Spatial question records
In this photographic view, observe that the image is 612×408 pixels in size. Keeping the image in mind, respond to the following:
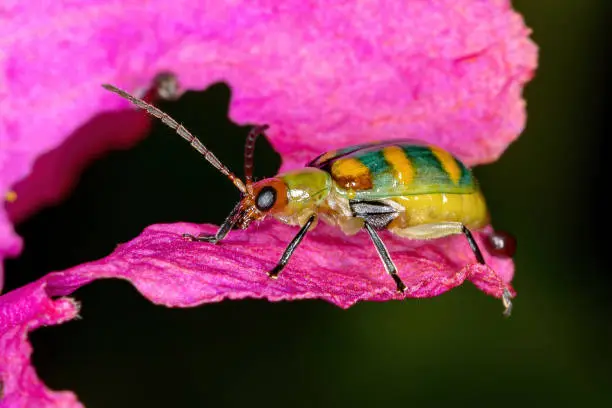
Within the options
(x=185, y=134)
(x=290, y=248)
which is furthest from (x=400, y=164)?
(x=185, y=134)

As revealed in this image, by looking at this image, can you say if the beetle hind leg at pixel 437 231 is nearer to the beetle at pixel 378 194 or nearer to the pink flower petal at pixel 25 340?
the beetle at pixel 378 194

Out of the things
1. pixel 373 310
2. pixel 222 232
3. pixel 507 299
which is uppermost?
pixel 222 232

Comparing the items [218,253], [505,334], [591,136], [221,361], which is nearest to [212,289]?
[218,253]

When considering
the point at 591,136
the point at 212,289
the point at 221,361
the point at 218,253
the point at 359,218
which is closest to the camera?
the point at 212,289

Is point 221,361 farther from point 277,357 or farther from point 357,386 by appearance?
point 357,386

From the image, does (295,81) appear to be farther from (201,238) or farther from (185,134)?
(201,238)

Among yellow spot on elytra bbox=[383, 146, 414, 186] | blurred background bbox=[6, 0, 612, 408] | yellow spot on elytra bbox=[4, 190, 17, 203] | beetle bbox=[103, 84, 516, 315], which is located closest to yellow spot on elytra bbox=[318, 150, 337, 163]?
beetle bbox=[103, 84, 516, 315]

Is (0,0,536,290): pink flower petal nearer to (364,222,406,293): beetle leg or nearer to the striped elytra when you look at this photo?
the striped elytra
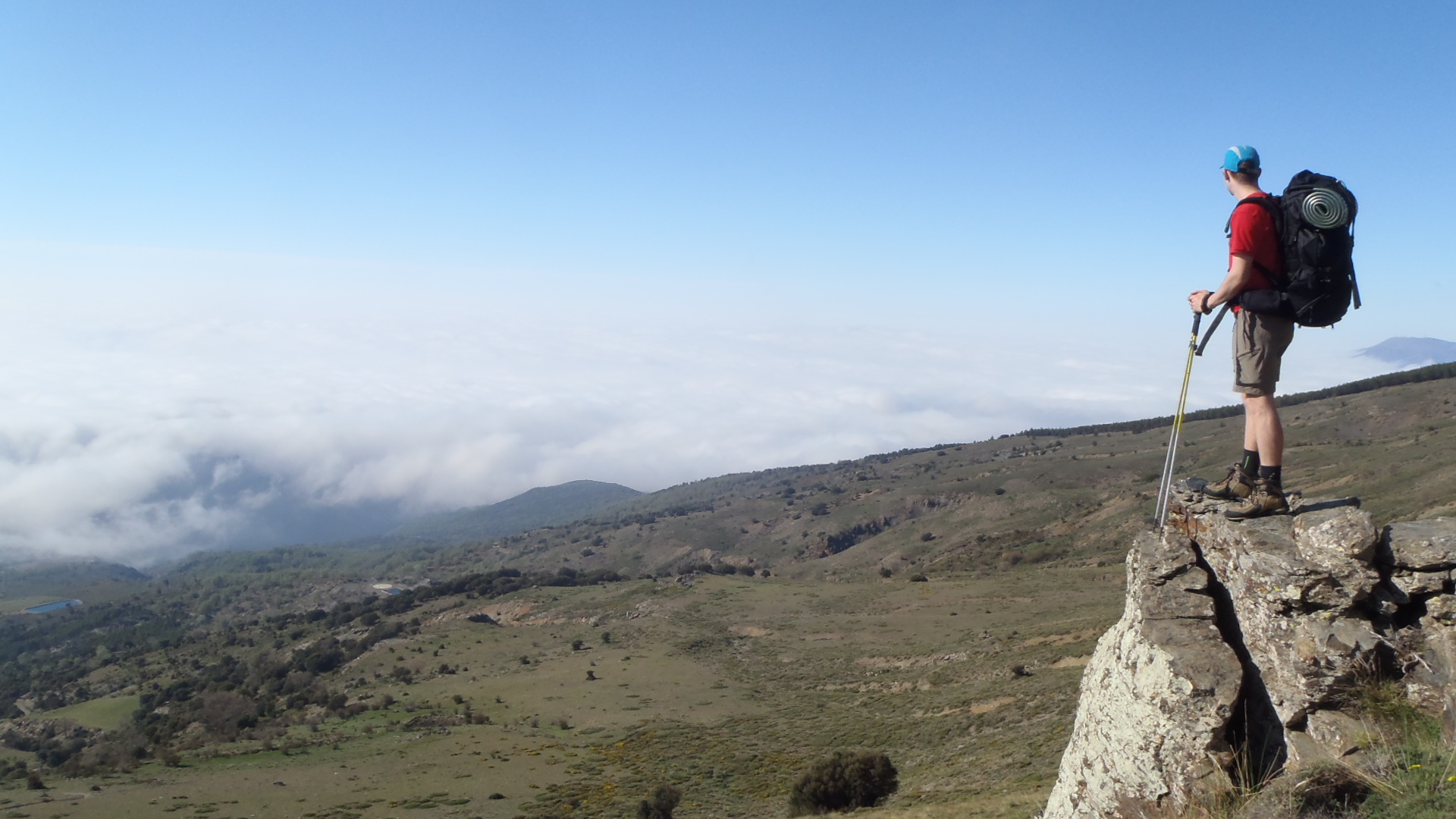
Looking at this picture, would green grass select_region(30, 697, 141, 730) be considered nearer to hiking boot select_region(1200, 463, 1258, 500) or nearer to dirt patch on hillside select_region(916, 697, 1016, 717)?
dirt patch on hillside select_region(916, 697, 1016, 717)

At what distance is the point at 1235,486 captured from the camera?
6965 mm

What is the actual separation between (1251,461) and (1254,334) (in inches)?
46.5

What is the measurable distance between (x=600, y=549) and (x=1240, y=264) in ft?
413

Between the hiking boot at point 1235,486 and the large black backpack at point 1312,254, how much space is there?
4.70 ft

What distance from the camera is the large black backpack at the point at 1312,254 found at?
19.9ft

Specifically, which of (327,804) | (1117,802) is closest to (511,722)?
(327,804)

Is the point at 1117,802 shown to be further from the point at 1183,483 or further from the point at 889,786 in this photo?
the point at 889,786

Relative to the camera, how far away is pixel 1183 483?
25.5 ft

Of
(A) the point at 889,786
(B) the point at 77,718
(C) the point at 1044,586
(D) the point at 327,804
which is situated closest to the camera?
(A) the point at 889,786

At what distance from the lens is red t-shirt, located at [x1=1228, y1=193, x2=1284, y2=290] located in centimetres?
631

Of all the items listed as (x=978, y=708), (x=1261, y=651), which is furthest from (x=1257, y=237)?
(x=978, y=708)

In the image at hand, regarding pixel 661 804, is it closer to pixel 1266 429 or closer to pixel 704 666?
pixel 1266 429

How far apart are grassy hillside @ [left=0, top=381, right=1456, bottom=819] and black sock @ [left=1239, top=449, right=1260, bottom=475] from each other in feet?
33.9

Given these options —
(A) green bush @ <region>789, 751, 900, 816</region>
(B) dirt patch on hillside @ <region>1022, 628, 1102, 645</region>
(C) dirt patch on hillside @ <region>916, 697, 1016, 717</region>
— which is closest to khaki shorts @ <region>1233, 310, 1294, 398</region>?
(A) green bush @ <region>789, 751, 900, 816</region>
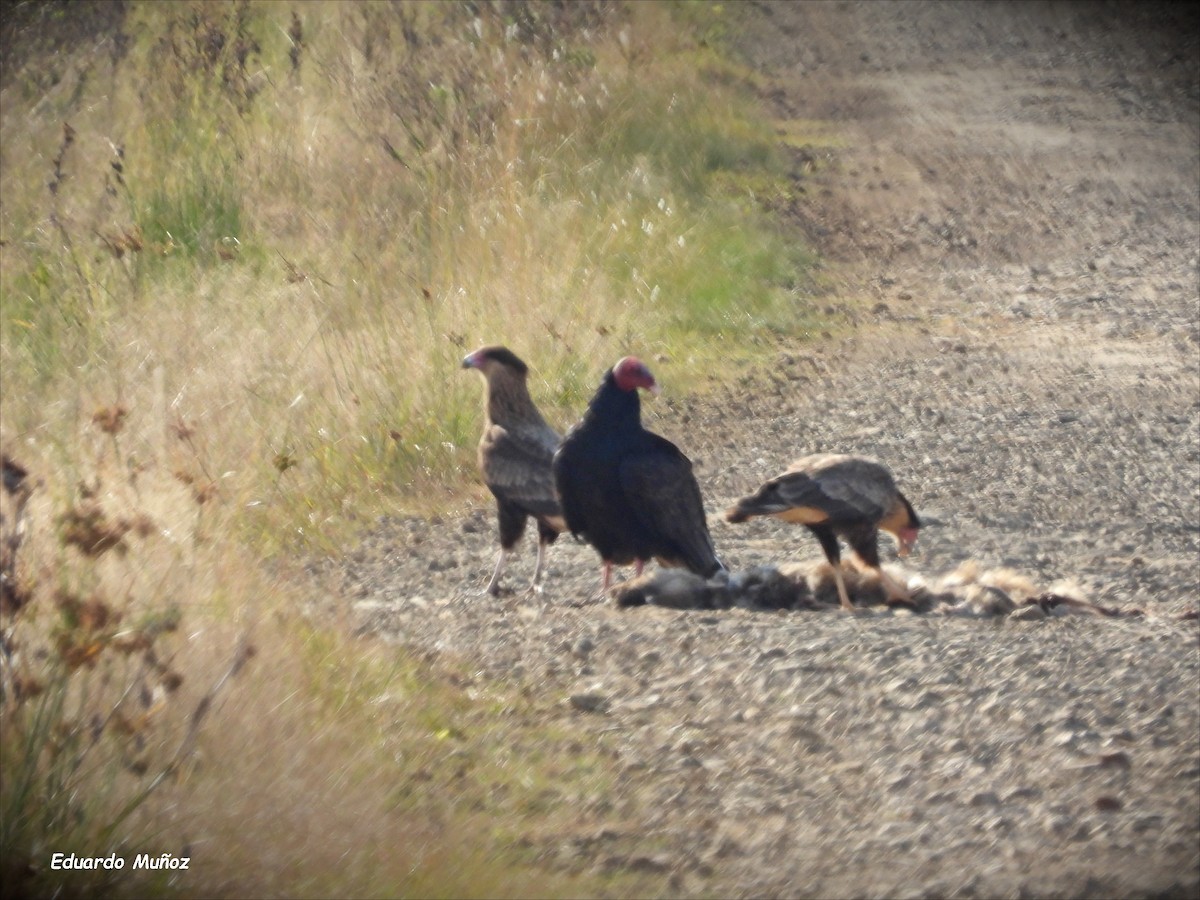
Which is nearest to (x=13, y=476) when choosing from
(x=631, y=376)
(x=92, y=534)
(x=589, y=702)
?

• **WHAT YOU NEED TO DO**: Copy every line above word for word and exclude the pictures.

• **CORRECT ANSWER**:
In this photographic view, observe that the image is 612×408 pixels in size. Keeping the image in mind, respond to the following:
Within the options
(x=185, y=134)
(x=290, y=248)
which is furthest from (x=400, y=164)?
(x=185, y=134)

As revealed in this image, by looking at this image, can you say if the beetle hind leg at pixel 437 231 is nearer to the beetle at pixel 378 194 or nearer to the pink flower petal at pixel 25 340?
the beetle at pixel 378 194

Out of the things
1. pixel 373 310
2. pixel 222 232
3. pixel 507 299
which is uppermost?
pixel 222 232

Comparing the items [218,253], [505,334], [591,136], [221,361], which is nearest to [212,289]?
[218,253]

When considering
the point at 591,136
the point at 212,289
the point at 221,361
the point at 218,253
the point at 359,218
which is closest to the camera?
the point at 212,289

Is point 221,361 farther from point 277,357 or farther from point 357,386 by appearance?
point 357,386

From the image, does (295,81) appear to be farther from (201,238) or farther from (185,134)?
(201,238)

Among yellow spot on elytra bbox=[383, 146, 414, 186] | blurred background bbox=[6, 0, 612, 408] | yellow spot on elytra bbox=[4, 190, 17, 203] | beetle bbox=[103, 84, 516, 315], which is located closest to yellow spot on elytra bbox=[318, 150, 337, 163]?
beetle bbox=[103, 84, 516, 315]

Is (0,0,536,290): pink flower petal nearer to (364,222,406,293): beetle leg or nearer to the striped elytra when you look at this photo?
the striped elytra
Looking at this picture, would green grass select_region(30, 697, 141, 730) be considered nearer to hiking boot select_region(1200, 463, 1258, 500) or nearer to dirt patch on hillside select_region(916, 697, 1016, 717)?
dirt patch on hillside select_region(916, 697, 1016, 717)

At what distance is the point at 1235,486 captured from the camera?
6965 mm

What is the actual separation between (1251,461) and (1254,334) (in inches)?
46.5

What is the measurable distance between (x=600, y=549) and (x=1240, y=264) in ft?
413

Between the hiking boot at point 1235,486 and the large black backpack at point 1312,254, how much space is there?
4.70 ft

What distance from the camera is the large black backpack at the point at 1312,254 found at?
19.9ft

Specifically, which of (327,804) | (1117,802) is closest to (511,722)?
(327,804)

Is the point at 1117,802 shown to be further from the point at 1183,483 or further from the point at 889,786 in this photo?
the point at 889,786

Relative to the camera, how far away is pixel 1183 483?
25.5 ft

Of
(A) the point at 889,786
(B) the point at 77,718
(C) the point at 1044,586
(D) the point at 327,804
which is situated closest to the camera?
(A) the point at 889,786

At what distance from the lens is red t-shirt, located at [x1=1228, y1=193, x2=1284, y2=290] located in centimetres?
631

Of all the items listed as (x=978, y=708), (x=1261, y=651), which is furthest from (x=1257, y=237)?
(x=978, y=708)

In the image at hand, regarding pixel 661 804, is it closer to pixel 1266 429 or closer to pixel 704 666?
pixel 1266 429

How far apart are grassy hillside @ [left=0, top=381, right=1456, bottom=819] and black sock @ [left=1239, top=449, right=1260, bottom=475] from each other in feet?
33.9

Given these options —
(A) green bush @ <region>789, 751, 900, 816</region>
(B) dirt patch on hillside @ <region>1022, 628, 1102, 645</region>
(C) dirt patch on hillside @ <region>916, 697, 1016, 717</region>
— which is closest to khaki shorts @ <region>1233, 310, 1294, 398</region>?
(A) green bush @ <region>789, 751, 900, 816</region>
Which is nearest to (x=13, y=476) when choosing from
(x=631, y=376)
(x=92, y=534)
(x=589, y=702)
?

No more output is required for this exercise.